Failure is part of everything we do. We stink at things when we start. But we seem to have the expectation that we will be good at everything, regardless of when we started. Whether that is riding a bike, talking to people, or leading a team. Few (if any) of us are born with such innate talents that we don’t need to hone and refine them.
Even fundamental actions take practice. Which is why we need to get over our fear of failure. It’s not easy. But we need to give ourselves persmission to suck at things.
You can’t become an artist without drawing and painting. And your first attempts will be shitty. You can’t get good at speaking in front of people without speaking in front of people. And the first few times will probably be rocky.
How To Overcome Your Fear of Making Mistakes (article) - First, don’t be ashamed of your fear. It’s natural, and not something to be ashamed of. Second, focus on your process. You can’t control the outcomes, but you can control your process, so make progress on that.

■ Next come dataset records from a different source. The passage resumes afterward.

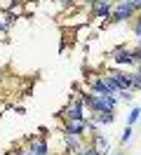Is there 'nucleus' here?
Here are the masks:
<instances>
[{
  "instance_id": "obj_10",
  "label": "nucleus",
  "mask_w": 141,
  "mask_h": 155,
  "mask_svg": "<svg viewBox=\"0 0 141 155\" xmlns=\"http://www.w3.org/2000/svg\"><path fill=\"white\" fill-rule=\"evenodd\" d=\"M139 115H141V110H139V108H134V110H132V113H129V117H127V125H134V122H136V120H139Z\"/></svg>"
},
{
  "instance_id": "obj_9",
  "label": "nucleus",
  "mask_w": 141,
  "mask_h": 155,
  "mask_svg": "<svg viewBox=\"0 0 141 155\" xmlns=\"http://www.w3.org/2000/svg\"><path fill=\"white\" fill-rule=\"evenodd\" d=\"M75 155H103L96 146H82L80 150H75Z\"/></svg>"
},
{
  "instance_id": "obj_14",
  "label": "nucleus",
  "mask_w": 141,
  "mask_h": 155,
  "mask_svg": "<svg viewBox=\"0 0 141 155\" xmlns=\"http://www.w3.org/2000/svg\"><path fill=\"white\" fill-rule=\"evenodd\" d=\"M0 75H2V71H0Z\"/></svg>"
},
{
  "instance_id": "obj_12",
  "label": "nucleus",
  "mask_w": 141,
  "mask_h": 155,
  "mask_svg": "<svg viewBox=\"0 0 141 155\" xmlns=\"http://www.w3.org/2000/svg\"><path fill=\"white\" fill-rule=\"evenodd\" d=\"M134 33H136V35L141 38V14L136 17V21H134Z\"/></svg>"
},
{
  "instance_id": "obj_15",
  "label": "nucleus",
  "mask_w": 141,
  "mask_h": 155,
  "mask_svg": "<svg viewBox=\"0 0 141 155\" xmlns=\"http://www.w3.org/2000/svg\"><path fill=\"white\" fill-rule=\"evenodd\" d=\"M139 120H141V115H139Z\"/></svg>"
},
{
  "instance_id": "obj_13",
  "label": "nucleus",
  "mask_w": 141,
  "mask_h": 155,
  "mask_svg": "<svg viewBox=\"0 0 141 155\" xmlns=\"http://www.w3.org/2000/svg\"><path fill=\"white\" fill-rule=\"evenodd\" d=\"M113 155H120V153H113Z\"/></svg>"
},
{
  "instance_id": "obj_11",
  "label": "nucleus",
  "mask_w": 141,
  "mask_h": 155,
  "mask_svg": "<svg viewBox=\"0 0 141 155\" xmlns=\"http://www.w3.org/2000/svg\"><path fill=\"white\" fill-rule=\"evenodd\" d=\"M129 139H132V127L127 125V127H125V132H122V143H127Z\"/></svg>"
},
{
  "instance_id": "obj_7",
  "label": "nucleus",
  "mask_w": 141,
  "mask_h": 155,
  "mask_svg": "<svg viewBox=\"0 0 141 155\" xmlns=\"http://www.w3.org/2000/svg\"><path fill=\"white\" fill-rule=\"evenodd\" d=\"M113 120H115L113 113H96V117H94V122H96V125H111Z\"/></svg>"
},
{
  "instance_id": "obj_4",
  "label": "nucleus",
  "mask_w": 141,
  "mask_h": 155,
  "mask_svg": "<svg viewBox=\"0 0 141 155\" xmlns=\"http://www.w3.org/2000/svg\"><path fill=\"white\" fill-rule=\"evenodd\" d=\"M108 75L113 78V82L118 85L120 89H125V92H132L134 89V78L129 75V73H120V71H108Z\"/></svg>"
},
{
  "instance_id": "obj_1",
  "label": "nucleus",
  "mask_w": 141,
  "mask_h": 155,
  "mask_svg": "<svg viewBox=\"0 0 141 155\" xmlns=\"http://www.w3.org/2000/svg\"><path fill=\"white\" fill-rule=\"evenodd\" d=\"M82 104L89 106L94 113H113L115 97H101V94H82Z\"/></svg>"
},
{
  "instance_id": "obj_5",
  "label": "nucleus",
  "mask_w": 141,
  "mask_h": 155,
  "mask_svg": "<svg viewBox=\"0 0 141 155\" xmlns=\"http://www.w3.org/2000/svg\"><path fill=\"white\" fill-rule=\"evenodd\" d=\"M113 61L118 64V66H132L134 64V52L127 47H120L115 49V54H113Z\"/></svg>"
},
{
  "instance_id": "obj_3",
  "label": "nucleus",
  "mask_w": 141,
  "mask_h": 155,
  "mask_svg": "<svg viewBox=\"0 0 141 155\" xmlns=\"http://www.w3.org/2000/svg\"><path fill=\"white\" fill-rule=\"evenodd\" d=\"M61 115L68 120V122H75V120H85V104H82V97H73L71 104L64 108Z\"/></svg>"
},
{
  "instance_id": "obj_6",
  "label": "nucleus",
  "mask_w": 141,
  "mask_h": 155,
  "mask_svg": "<svg viewBox=\"0 0 141 155\" xmlns=\"http://www.w3.org/2000/svg\"><path fill=\"white\" fill-rule=\"evenodd\" d=\"M113 12V5L106 2V0H94V14L96 17H111Z\"/></svg>"
},
{
  "instance_id": "obj_8",
  "label": "nucleus",
  "mask_w": 141,
  "mask_h": 155,
  "mask_svg": "<svg viewBox=\"0 0 141 155\" xmlns=\"http://www.w3.org/2000/svg\"><path fill=\"white\" fill-rule=\"evenodd\" d=\"M92 136H94V146H96V148H99V150L106 155V150H108V141H106L101 134H92Z\"/></svg>"
},
{
  "instance_id": "obj_2",
  "label": "nucleus",
  "mask_w": 141,
  "mask_h": 155,
  "mask_svg": "<svg viewBox=\"0 0 141 155\" xmlns=\"http://www.w3.org/2000/svg\"><path fill=\"white\" fill-rule=\"evenodd\" d=\"M139 7H141L139 2H127V0H122V2H118V5L113 7L111 17H113V21H125V19H129V17H134Z\"/></svg>"
}]
</instances>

Finally, keep your eyes open. Don’t just focus on potential mistakes, but broaden your view of all the possibilities that lay before you.

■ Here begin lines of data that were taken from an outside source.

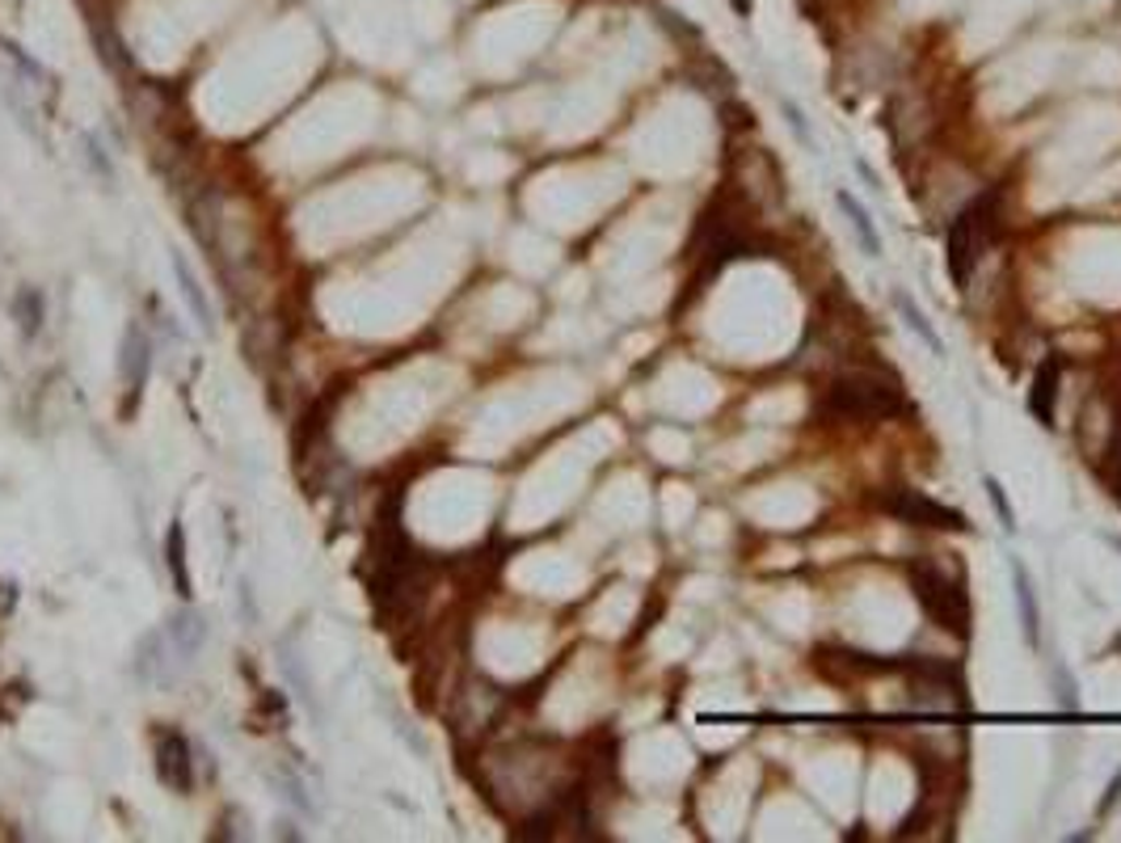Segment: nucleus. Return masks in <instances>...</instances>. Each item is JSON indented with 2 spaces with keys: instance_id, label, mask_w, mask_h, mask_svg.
Segmentation results:
<instances>
[{
  "instance_id": "nucleus-8",
  "label": "nucleus",
  "mask_w": 1121,
  "mask_h": 843,
  "mask_svg": "<svg viewBox=\"0 0 1121 843\" xmlns=\"http://www.w3.org/2000/svg\"><path fill=\"white\" fill-rule=\"evenodd\" d=\"M165 633H169V642H173V649L182 653V662H186V667L198 658V649L207 646V620H203V612H194V608L173 612L169 624H165Z\"/></svg>"
},
{
  "instance_id": "nucleus-1",
  "label": "nucleus",
  "mask_w": 1121,
  "mask_h": 843,
  "mask_svg": "<svg viewBox=\"0 0 1121 843\" xmlns=\"http://www.w3.org/2000/svg\"><path fill=\"white\" fill-rule=\"evenodd\" d=\"M827 410L834 418H852V422H877L890 418L902 410V389L890 371H877V367H852V371H839L827 389Z\"/></svg>"
},
{
  "instance_id": "nucleus-9",
  "label": "nucleus",
  "mask_w": 1121,
  "mask_h": 843,
  "mask_svg": "<svg viewBox=\"0 0 1121 843\" xmlns=\"http://www.w3.org/2000/svg\"><path fill=\"white\" fill-rule=\"evenodd\" d=\"M173 274H178V292H182V300H186V308H191V317L207 333L216 329V313H211V300H207V292H203V283H198V274L191 270V261L182 258V254H173Z\"/></svg>"
},
{
  "instance_id": "nucleus-16",
  "label": "nucleus",
  "mask_w": 1121,
  "mask_h": 843,
  "mask_svg": "<svg viewBox=\"0 0 1121 843\" xmlns=\"http://www.w3.org/2000/svg\"><path fill=\"white\" fill-rule=\"evenodd\" d=\"M94 42L97 51H101V60L114 68V72H123L127 68V56H123V42H119V34L110 30L106 22H94Z\"/></svg>"
},
{
  "instance_id": "nucleus-22",
  "label": "nucleus",
  "mask_w": 1121,
  "mask_h": 843,
  "mask_svg": "<svg viewBox=\"0 0 1121 843\" xmlns=\"http://www.w3.org/2000/svg\"><path fill=\"white\" fill-rule=\"evenodd\" d=\"M730 4H734L738 17H751V9H755V0H730Z\"/></svg>"
},
{
  "instance_id": "nucleus-2",
  "label": "nucleus",
  "mask_w": 1121,
  "mask_h": 843,
  "mask_svg": "<svg viewBox=\"0 0 1121 843\" xmlns=\"http://www.w3.org/2000/svg\"><path fill=\"white\" fill-rule=\"evenodd\" d=\"M911 586H915V599L924 603V612H928L945 633L970 637V603H965V590H961L945 570H936L931 561H915V565H911Z\"/></svg>"
},
{
  "instance_id": "nucleus-6",
  "label": "nucleus",
  "mask_w": 1121,
  "mask_h": 843,
  "mask_svg": "<svg viewBox=\"0 0 1121 843\" xmlns=\"http://www.w3.org/2000/svg\"><path fill=\"white\" fill-rule=\"evenodd\" d=\"M182 667H186V662H182V653L173 649V642H169V633H165V628L148 633V637L139 642V653H135V675H139L144 683H173Z\"/></svg>"
},
{
  "instance_id": "nucleus-19",
  "label": "nucleus",
  "mask_w": 1121,
  "mask_h": 843,
  "mask_svg": "<svg viewBox=\"0 0 1121 843\" xmlns=\"http://www.w3.org/2000/svg\"><path fill=\"white\" fill-rule=\"evenodd\" d=\"M784 114H789V123H793V131H797L801 139H809V131H805V119H801V110L793 106V101H784Z\"/></svg>"
},
{
  "instance_id": "nucleus-18",
  "label": "nucleus",
  "mask_w": 1121,
  "mask_h": 843,
  "mask_svg": "<svg viewBox=\"0 0 1121 843\" xmlns=\"http://www.w3.org/2000/svg\"><path fill=\"white\" fill-rule=\"evenodd\" d=\"M13 603H17L13 583H0V616H9V612H13Z\"/></svg>"
},
{
  "instance_id": "nucleus-3",
  "label": "nucleus",
  "mask_w": 1121,
  "mask_h": 843,
  "mask_svg": "<svg viewBox=\"0 0 1121 843\" xmlns=\"http://www.w3.org/2000/svg\"><path fill=\"white\" fill-rule=\"evenodd\" d=\"M987 236H991V211H987V198H978V203L965 207L958 220H953V228H949V274H953L958 288L970 283L974 261L983 254Z\"/></svg>"
},
{
  "instance_id": "nucleus-11",
  "label": "nucleus",
  "mask_w": 1121,
  "mask_h": 843,
  "mask_svg": "<svg viewBox=\"0 0 1121 843\" xmlns=\"http://www.w3.org/2000/svg\"><path fill=\"white\" fill-rule=\"evenodd\" d=\"M1012 590H1016V612H1021V624H1025L1028 646H1041V608H1037V590H1033V578L1021 561H1012Z\"/></svg>"
},
{
  "instance_id": "nucleus-12",
  "label": "nucleus",
  "mask_w": 1121,
  "mask_h": 843,
  "mask_svg": "<svg viewBox=\"0 0 1121 843\" xmlns=\"http://www.w3.org/2000/svg\"><path fill=\"white\" fill-rule=\"evenodd\" d=\"M165 565H169V578H173V590L182 595V599H191V570H186V532H182V523H169V532H165Z\"/></svg>"
},
{
  "instance_id": "nucleus-13",
  "label": "nucleus",
  "mask_w": 1121,
  "mask_h": 843,
  "mask_svg": "<svg viewBox=\"0 0 1121 843\" xmlns=\"http://www.w3.org/2000/svg\"><path fill=\"white\" fill-rule=\"evenodd\" d=\"M834 203H839V211L848 216L852 232L861 236V249H865L868 258H877V254H881V236H877V228H873V216L865 211V203H861V198H852L848 191H839Z\"/></svg>"
},
{
  "instance_id": "nucleus-17",
  "label": "nucleus",
  "mask_w": 1121,
  "mask_h": 843,
  "mask_svg": "<svg viewBox=\"0 0 1121 843\" xmlns=\"http://www.w3.org/2000/svg\"><path fill=\"white\" fill-rule=\"evenodd\" d=\"M987 493H991L995 511H999V523H1003V532H1016V523H1012V506H1008V498H1003V489L995 477H987Z\"/></svg>"
},
{
  "instance_id": "nucleus-21",
  "label": "nucleus",
  "mask_w": 1121,
  "mask_h": 843,
  "mask_svg": "<svg viewBox=\"0 0 1121 843\" xmlns=\"http://www.w3.org/2000/svg\"><path fill=\"white\" fill-rule=\"evenodd\" d=\"M1113 460H1118V498H1121V426H1118V435H1113Z\"/></svg>"
},
{
  "instance_id": "nucleus-10",
  "label": "nucleus",
  "mask_w": 1121,
  "mask_h": 843,
  "mask_svg": "<svg viewBox=\"0 0 1121 843\" xmlns=\"http://www.w3.org/2000/svg\"><path fill=\"white\" fill-rule=\"evenodd\" d=\"M1055 405H1058V358H1046L1033 376V389H1028V414L1041 422V426H1055Z\"/></svg>"
},
{
  "instance_id": "nucleus-20",
  "label": "nucleus",
  "mask_w": 1121,
  "mask_h": 843,
  "mask_svg": "<svg viewBox=\"0 0 1121 843\" xmlns=\"http://www.w3.org/2000/svg\"><path fill=\"white\" fill-rule=\"evenodd\" d=\"M89 161H94V169H101V178H110V161L101 157V148H97L94 139H89Z\"/></svg>"
},
{
  "instance_id": "nucleus-14",
  "label": "nucleus",
  "mask_w": 1121,
  "mask_h": 843,
  "mask_svg": "<svg viewBox=\"0 0 1121 843\" xmlns=\"http://www.w3.org/2000/svg\"><path fill=\"white\" fill-rule=\"evenodd\" d=\"M894 304H898V313H902V321H906V329H911V333H919V338H924V342H928V351H931V355H936V358H945V342H940V333H936V329H931V321H928V317H924V313H919V304H915V300H911V295H906V292H898V295H894Z\"/></svg>"
},
{
  "instance_id": "nucleus-4",
  "label": "nucleus",
  "mask_w": 1121,
  "mask_h": 843,
  "mask_svg": "<svg viewBox=\"0 0 1121 843\" xmlns=\"http://www.w3.org/2000/svg\"><path fill=\"white\" fill-rule=\"evenodd\" d=\"M881 506H886L894 520L915 523V527H945V532L953 527V532H970V523H965L961 511L931 502V498H924L919 489H890V493L881 498Z\"/></svg>"
},
{
  "instance_id": "nucleus-5",
  "label": "nucleus",
  "mask_w": 1121,
  "mask_h": 843,
  "mask_svg": "<svg viewBox=\"0 0 1121 843\" xmlns=\"http://www.w3.org/2000/svg\"><path fill=\"white\" fill-rule=\"evenodd\" d=\"M148 371H153V342H148L144 325L131 321L127 329H123V346H119V376H123V389H127V410L139 405L144 384H148Z\"/></svg>"
},
{
  "instance_id": "nucleus-15",
  "label": "nucleus",
  "mask_w": 1121,
  "mask_h": 843,
  "mask_svg": "<svg viewBox=\"0 0 1121 843\" xmlns=\"http://www.w3.org/2000/svg\"><path fill=\"white\" fill-rule=\"evenodd\" d=\"M13 321H17V333L22 338H34L38 329H42V292H34V288H22V292L13 295Z\"/></svg>"
},
{
  "instance_id": "nucleus-7",
  "label": "nucleus",
  "mask_w": 1121,
  "mask_h": 843,
  "mask_svg": "<svg viewBox=\"0 0 1121 843\" xmlns=\"http://www.w3.org/2000/svg\"><path fill=\"white\" fill-rule=\"evenodd\" d=\"M157 777L165 780V789L173 793H191L194 789V750L182 734H165L157 743Z\"/></svg>"
}]
</instances>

How To Conquer the Fear of Failure (article) - Remember that you are not your failures. Separate what you do from who you are. Learn and build from each experience. Like Edison may have said, “I haven’t failed, I’ve just discovered a thousand ways that don’t work.”
Failure is an Option (podcast) - At Google X, they celebrate failure. They are taking moonshots, trying to do the near impossible. Some of the projects work out, most don’t. So failing is expected. When they determine that a project isn’t going to work, they learn the lessons, pivot, or shut it down.
Failure is Essential for Learning (article) - We learn more from our failures than our successes. Because we’re pushing boundaries more when we fail than when we succeed. So we have the opportunity to learn more. How can we incorporate more of that into our learning more regularly?
Being a Noob (article) - We don’t like to feel like noobs. It cuts against our evolution. But it means we’re growing. We’re pushing outside of our comfort zone.
Other Good Reads, Listens & Videos
Half of Americans over 18 Have Received at Least 1 Vaccine Shot (article) - Amazing that we’ve moved so quickly. After so many issues early in the pandemic, the US has done well with vaccine distribution.
Email is Making us Miserable (podcast) - Email wasn’t made for collaboration like we use it. And we weren’t designed as humans to be constantly “in contact”. We need to disconnect, and email (and Slack and everything else) makes that really difficult.